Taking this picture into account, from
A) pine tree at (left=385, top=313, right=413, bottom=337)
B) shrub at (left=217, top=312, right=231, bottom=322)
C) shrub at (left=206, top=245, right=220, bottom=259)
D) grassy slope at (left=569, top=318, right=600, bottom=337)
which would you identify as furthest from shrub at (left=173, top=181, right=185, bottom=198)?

* Problem to solve
Repeat the listing above line for line, with nothing changed.

* Worked solution
Taking this picture into account, from
A) pine tree at (left=385, top=313, right=413, bottom=337)
B) shrub at (left=217, top=312, right=231, bottom=322)
C) shrub at (left=206, top=245, right=220, bottom=259)
D) grassy slope at (left=569, top=318, right=600, bottom=337)
which would you identify as furthest from shrub at (left=173, top=181, right=185, bottom=198)?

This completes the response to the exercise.